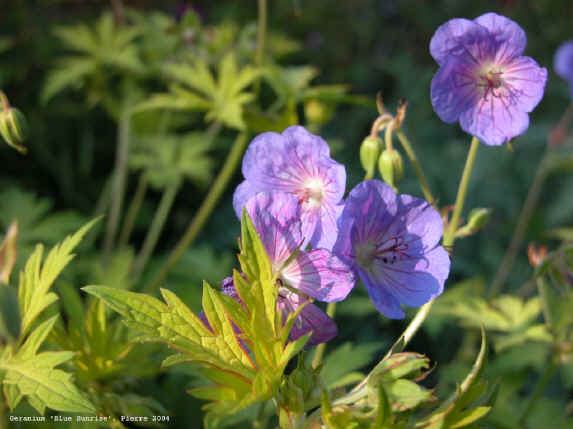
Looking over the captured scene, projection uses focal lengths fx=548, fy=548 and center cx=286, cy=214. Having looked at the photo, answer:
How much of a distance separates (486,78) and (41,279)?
34.8 inches

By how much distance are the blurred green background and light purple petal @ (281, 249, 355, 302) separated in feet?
2.82

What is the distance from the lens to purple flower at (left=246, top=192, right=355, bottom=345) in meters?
0.82

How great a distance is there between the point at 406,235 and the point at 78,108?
207 cm

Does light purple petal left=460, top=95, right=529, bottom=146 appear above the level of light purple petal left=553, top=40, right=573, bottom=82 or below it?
above

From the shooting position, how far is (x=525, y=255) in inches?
110

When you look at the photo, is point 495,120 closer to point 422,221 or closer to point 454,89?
point 454,89

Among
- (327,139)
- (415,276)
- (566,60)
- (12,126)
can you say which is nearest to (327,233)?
(415,276)

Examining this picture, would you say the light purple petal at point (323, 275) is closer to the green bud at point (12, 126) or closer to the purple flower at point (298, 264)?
the purple flower at point (298, 264)

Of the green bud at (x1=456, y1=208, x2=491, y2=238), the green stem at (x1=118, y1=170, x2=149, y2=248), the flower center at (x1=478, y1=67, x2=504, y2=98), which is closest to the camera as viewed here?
the flower center at (x1=478, y1=67, x2=504, y2=98)

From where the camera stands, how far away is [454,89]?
983 millimetres

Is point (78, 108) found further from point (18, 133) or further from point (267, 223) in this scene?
point (267, 223)

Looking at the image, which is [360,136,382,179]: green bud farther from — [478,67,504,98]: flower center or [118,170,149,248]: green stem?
[118,170,149,248]: green stem

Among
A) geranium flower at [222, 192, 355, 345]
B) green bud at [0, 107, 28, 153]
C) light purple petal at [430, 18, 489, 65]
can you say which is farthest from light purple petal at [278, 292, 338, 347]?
green bud at [0, 107, 28, 153]

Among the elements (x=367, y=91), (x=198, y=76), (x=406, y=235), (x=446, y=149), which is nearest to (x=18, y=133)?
(x=198, y=76)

■ **WHAT THE EXERCISE ASKS**: Rewrite the rows above with every occurrence of "light purple petal" switched to "lavender petal" and nothing else altered. Leave out the pictures.

■ **REPLY**:
Looking over the captured scene, projection uses focal lengths fx=548, fy=548 and center cx=286, cy=214. Having looked at the photo, answer:
How much of a distance separates (486,78) and (41,279)?
34.8 inches

By how much distance are the blurred green background and lavender petal @ (281, 249, 355, 302) separated in feet?
2.82

What is the distance from the lens to purple flower at (left=246, top=192, right=355, bottom=345) in meters?
0.82

How great a distance is there between the point at 406,235 and the point at 78,108?
207 cm

Does lavender petal left=460, top=95, right=529, bottom=146 appear above the level of lavender petal left=553, top=40, right=573, bottom=82 or below it?
above

From the shooting position, how far is (x=525, y=255) in inches?
110

When you look at the photo, is point 495,120 closer to point 422,221 or closer to point 454,89?
point 454,89

Among
- (327,139)
- (415,276)
- (566,60)
- (12,126)
can you say which is nearest to (327,233)?
(415,276)

Examining this picture, would you say the lavender petal at point (323, 275) is closer to the green bud at point (12, 126) or closer to the purple flower at point (298, 264)?
the purple flower at point (298, 264)

Of the green bud at (x1=456, y1=208, x2=491, y2=238), the green stem at (x1=118, y1=170, x2=149, y2=248), the flower center at (x1=478, y1=67, x2=504, y2=98), which is closest to the camera as viewed here?
the flower center at (x1=478, y1=67, x2=504, y2=98)

From where the camera stands, how far away is [454,89]?
983 millimetres

Is point (78, 108) found further from point (18, 133) or further from point (267, 223) in this scene?
point (267, 223)

Looking at the image, which is [360,136,382,179]: green bud farther from — [478,67,504,98]: flower center or [118,170,149,248]: green stem?
[118,170,149,248]: green stem

Among
A) geranium flower at [222, 192, 355, 345]
B) green bud at [0, 107, 28, 153]
C) lavender petal at [430, 18, 489, 65]
can you say which is farthest from lavender petal at [278, 292, 338, 347]?
green bud at [0, 107, 28, 153]

Among the elements (x=367, y=91), (x=198, y=76), (x=406, y=235), (x=446, y=149), which is nearest to (x=18, y=133)?
(x=198, y=76)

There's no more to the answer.